Exercise passage.
The film suggests it was Edward De Vere, Earl of Oxford (Rhys Ifans) who actually put pen to paper.

Then to hide his identity he hired a semi-employed actor named William Shakespeare (Rafe Spall) to act as his literary beard.

There is no evidence to support the movie’s theory but at least one detail is consistent with history — the likeness of Shakespeare. Even though no painting of the Bard was done during his lifetime, the 1632 Martin Droeshout portrait showing the writer with, “a huge head, placed against a starched ruff,” has become the accepted version of his appearance in art and on film.

Shakespeare and his ruffed collar has popped up in everything from The Simpsons’s 2007 videogame to the Bugs Bunny cartoon A Witch’s Tangled Hare.

Playing the Bard as a lusty poet in Shakespeare in Love made Joseph Fiennes a star, but he was far from the first actor considered for the role. Daniel Day-Lewis and Kenneth Branagh both turned it down before Ralph Fienne’s little brother snapped it up.

Study questions.
1. In the Shakespeare passage, swap "actor" for "player" and write out the section that begins at the words "The film suggests" and stops after "his literary beard.".
2. Answer these from the Shakespeare passage:
(a) Who plays Edward De Vere in the film?
(b) In what year was the Martin Droeshout portrait made?
(c) Which two actors turned down the role in Shakespeare in Love before Joseph Fiennes took it?

Data supplied.
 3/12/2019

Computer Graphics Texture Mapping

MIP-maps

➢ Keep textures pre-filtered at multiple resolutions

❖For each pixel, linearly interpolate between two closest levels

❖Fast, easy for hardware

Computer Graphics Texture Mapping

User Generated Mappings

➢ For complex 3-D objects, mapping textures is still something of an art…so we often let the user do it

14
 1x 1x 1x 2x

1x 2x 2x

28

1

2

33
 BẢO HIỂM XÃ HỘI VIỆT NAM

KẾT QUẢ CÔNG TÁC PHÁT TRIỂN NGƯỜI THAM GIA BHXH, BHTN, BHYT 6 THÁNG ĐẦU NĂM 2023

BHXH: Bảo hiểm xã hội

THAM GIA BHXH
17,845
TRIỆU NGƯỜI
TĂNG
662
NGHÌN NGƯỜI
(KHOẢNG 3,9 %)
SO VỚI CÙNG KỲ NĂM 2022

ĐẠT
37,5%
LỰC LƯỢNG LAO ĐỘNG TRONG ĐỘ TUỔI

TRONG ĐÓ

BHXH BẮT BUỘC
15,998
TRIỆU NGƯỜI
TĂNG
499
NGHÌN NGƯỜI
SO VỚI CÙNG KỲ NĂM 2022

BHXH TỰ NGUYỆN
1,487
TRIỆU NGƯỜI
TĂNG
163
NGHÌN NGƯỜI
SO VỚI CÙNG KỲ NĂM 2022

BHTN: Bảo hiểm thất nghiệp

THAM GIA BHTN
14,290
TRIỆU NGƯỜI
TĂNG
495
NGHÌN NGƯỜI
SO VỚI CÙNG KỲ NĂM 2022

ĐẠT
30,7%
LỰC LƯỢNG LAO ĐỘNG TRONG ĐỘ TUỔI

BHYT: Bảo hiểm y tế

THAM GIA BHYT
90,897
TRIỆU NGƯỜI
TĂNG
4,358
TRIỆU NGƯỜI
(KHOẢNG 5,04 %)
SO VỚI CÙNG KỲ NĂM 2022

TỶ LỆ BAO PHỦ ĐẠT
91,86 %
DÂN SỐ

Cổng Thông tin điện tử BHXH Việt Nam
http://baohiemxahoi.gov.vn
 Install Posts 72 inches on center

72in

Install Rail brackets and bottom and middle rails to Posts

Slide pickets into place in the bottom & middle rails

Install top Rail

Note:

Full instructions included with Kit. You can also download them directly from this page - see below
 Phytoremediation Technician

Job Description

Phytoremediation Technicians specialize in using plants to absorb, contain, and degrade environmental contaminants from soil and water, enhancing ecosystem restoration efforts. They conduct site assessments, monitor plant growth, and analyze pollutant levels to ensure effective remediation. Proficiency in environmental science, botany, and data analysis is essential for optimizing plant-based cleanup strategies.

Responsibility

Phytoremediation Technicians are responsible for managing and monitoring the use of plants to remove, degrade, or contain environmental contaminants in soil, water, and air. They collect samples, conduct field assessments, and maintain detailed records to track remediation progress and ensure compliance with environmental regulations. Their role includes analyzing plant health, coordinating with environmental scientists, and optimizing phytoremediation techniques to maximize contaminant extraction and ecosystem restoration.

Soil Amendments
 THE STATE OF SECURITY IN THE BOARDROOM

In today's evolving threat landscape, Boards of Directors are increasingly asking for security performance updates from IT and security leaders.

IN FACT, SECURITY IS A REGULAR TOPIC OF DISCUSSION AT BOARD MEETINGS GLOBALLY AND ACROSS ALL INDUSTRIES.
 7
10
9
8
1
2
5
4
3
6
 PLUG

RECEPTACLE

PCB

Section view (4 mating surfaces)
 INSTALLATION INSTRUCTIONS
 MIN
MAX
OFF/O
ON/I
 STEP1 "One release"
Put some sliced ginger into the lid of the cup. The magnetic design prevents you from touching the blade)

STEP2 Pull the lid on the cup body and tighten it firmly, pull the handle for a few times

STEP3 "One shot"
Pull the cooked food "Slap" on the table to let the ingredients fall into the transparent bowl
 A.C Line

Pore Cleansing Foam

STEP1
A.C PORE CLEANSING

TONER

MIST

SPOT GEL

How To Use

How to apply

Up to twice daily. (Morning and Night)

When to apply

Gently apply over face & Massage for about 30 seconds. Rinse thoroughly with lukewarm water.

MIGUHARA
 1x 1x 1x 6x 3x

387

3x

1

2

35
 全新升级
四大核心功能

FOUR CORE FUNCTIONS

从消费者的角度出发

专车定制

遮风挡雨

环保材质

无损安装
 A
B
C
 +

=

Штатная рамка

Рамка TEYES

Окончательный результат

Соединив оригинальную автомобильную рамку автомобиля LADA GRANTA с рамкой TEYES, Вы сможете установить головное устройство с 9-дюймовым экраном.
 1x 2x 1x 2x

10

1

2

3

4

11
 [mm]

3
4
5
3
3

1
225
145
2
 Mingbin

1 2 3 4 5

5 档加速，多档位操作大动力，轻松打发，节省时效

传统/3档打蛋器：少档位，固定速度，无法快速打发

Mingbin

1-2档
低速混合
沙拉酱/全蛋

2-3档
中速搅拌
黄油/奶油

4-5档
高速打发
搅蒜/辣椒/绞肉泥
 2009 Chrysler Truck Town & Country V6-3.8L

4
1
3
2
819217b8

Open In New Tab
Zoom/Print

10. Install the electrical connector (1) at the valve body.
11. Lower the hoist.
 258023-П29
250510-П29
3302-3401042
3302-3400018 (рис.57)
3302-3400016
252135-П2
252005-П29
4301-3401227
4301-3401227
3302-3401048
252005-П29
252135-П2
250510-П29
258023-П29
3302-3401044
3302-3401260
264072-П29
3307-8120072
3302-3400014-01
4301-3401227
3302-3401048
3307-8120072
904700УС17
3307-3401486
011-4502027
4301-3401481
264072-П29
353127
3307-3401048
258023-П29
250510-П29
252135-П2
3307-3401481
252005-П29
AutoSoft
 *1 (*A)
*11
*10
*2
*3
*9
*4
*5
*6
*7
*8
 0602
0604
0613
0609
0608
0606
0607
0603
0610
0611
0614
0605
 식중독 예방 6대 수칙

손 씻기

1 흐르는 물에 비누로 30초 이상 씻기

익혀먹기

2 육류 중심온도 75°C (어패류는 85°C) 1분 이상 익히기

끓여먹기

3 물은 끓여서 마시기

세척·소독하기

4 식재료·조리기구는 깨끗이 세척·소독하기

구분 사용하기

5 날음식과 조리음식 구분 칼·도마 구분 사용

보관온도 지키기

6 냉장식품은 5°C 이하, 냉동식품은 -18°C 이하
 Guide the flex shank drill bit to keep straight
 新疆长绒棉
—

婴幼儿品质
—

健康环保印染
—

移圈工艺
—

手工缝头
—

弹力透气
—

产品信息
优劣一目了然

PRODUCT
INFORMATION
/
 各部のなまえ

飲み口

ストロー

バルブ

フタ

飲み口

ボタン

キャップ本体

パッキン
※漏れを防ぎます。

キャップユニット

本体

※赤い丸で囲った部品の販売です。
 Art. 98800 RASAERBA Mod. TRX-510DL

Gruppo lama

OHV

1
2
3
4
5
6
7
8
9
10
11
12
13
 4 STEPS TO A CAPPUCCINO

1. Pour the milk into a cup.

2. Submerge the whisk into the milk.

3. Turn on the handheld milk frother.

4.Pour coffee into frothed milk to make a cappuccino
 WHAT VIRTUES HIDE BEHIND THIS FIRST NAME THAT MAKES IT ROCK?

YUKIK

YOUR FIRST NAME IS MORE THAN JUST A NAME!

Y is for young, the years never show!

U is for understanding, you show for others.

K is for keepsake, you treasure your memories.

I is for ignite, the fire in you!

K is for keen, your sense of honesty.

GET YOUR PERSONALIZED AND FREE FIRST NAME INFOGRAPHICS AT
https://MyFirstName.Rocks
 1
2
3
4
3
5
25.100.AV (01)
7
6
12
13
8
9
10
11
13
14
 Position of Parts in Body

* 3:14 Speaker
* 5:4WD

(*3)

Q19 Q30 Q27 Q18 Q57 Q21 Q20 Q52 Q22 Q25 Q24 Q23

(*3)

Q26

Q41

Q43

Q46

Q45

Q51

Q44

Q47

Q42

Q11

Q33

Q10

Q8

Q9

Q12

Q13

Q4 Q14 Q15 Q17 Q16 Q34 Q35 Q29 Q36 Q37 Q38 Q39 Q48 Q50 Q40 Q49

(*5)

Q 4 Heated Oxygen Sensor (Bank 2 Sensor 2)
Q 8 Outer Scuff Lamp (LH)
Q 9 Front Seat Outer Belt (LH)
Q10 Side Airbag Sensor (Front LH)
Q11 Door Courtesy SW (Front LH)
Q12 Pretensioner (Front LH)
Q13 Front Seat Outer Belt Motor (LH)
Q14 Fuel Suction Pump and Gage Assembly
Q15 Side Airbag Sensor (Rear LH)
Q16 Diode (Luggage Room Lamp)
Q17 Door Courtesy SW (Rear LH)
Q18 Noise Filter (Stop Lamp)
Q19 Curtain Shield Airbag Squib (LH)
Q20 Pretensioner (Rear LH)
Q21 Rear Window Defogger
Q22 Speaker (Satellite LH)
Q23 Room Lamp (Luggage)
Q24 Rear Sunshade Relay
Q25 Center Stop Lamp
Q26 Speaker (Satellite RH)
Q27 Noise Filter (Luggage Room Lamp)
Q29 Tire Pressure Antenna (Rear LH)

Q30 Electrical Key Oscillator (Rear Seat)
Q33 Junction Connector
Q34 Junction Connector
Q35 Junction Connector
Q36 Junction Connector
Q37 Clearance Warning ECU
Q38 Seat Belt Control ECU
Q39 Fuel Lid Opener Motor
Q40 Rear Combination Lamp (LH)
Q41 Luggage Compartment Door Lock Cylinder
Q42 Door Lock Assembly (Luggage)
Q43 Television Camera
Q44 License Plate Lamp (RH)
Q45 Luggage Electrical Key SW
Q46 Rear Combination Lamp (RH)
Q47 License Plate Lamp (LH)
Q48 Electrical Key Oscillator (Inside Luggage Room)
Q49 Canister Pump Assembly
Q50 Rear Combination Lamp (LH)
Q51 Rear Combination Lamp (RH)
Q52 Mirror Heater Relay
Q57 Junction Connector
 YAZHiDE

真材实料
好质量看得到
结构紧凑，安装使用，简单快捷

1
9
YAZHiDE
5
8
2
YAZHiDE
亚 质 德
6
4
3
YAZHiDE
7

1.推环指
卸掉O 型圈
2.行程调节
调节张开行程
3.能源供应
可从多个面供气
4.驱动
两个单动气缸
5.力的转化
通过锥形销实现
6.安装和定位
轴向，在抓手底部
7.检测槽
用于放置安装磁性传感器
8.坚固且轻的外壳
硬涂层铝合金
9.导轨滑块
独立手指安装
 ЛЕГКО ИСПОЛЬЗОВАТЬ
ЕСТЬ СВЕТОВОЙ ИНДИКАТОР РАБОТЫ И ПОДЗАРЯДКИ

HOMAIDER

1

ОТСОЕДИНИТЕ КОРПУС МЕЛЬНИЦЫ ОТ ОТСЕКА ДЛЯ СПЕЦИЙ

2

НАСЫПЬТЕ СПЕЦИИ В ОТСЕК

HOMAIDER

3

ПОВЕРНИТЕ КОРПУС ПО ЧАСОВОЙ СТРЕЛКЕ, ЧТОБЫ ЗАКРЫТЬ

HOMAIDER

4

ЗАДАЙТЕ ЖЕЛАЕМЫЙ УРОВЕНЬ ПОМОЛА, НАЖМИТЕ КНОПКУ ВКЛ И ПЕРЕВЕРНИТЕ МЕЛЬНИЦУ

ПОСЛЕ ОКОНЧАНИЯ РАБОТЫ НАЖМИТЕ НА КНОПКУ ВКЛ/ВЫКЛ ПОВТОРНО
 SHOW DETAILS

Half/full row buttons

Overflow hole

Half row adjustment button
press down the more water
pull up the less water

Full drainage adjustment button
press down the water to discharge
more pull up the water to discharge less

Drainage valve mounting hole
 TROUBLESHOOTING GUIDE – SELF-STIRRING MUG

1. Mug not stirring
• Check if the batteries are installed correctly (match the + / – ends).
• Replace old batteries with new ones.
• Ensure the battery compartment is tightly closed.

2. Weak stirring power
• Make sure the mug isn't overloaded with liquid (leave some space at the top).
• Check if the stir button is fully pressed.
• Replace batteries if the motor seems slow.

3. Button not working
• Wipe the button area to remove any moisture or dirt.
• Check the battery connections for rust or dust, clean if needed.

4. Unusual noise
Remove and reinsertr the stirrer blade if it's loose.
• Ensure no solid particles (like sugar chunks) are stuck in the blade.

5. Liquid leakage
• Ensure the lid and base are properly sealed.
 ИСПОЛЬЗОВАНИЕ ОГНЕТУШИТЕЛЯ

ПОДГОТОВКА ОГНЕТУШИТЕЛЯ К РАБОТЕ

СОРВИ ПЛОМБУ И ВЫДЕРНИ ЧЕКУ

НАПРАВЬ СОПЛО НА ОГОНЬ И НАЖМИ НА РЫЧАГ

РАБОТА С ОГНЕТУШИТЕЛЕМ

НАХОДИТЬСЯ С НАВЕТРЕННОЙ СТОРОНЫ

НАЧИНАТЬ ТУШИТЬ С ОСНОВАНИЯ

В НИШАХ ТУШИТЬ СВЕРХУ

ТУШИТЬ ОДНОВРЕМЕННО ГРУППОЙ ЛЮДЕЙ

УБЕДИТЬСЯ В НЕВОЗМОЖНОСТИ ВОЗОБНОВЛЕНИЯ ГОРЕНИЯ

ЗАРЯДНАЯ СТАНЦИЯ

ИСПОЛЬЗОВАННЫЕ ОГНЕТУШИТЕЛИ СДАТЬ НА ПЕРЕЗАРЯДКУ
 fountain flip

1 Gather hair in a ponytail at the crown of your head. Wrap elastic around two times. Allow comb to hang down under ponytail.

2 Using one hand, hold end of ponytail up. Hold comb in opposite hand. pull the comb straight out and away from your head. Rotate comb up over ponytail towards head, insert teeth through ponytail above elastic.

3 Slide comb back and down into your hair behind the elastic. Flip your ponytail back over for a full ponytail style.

Exercise solutions.
1.
The film suggests it was Edward De Vere, Earl of Oxford (Rhys Ifans) who actually put pen to paper.

Then to hide his identity he hired a semi-employed player named William Shakespeare (Rafe Spall) to act as his literary beard.

2.
(a) Rhys Ifans
(b) 1632
(c) Daniel Day-Lewis and Kenneth Branagh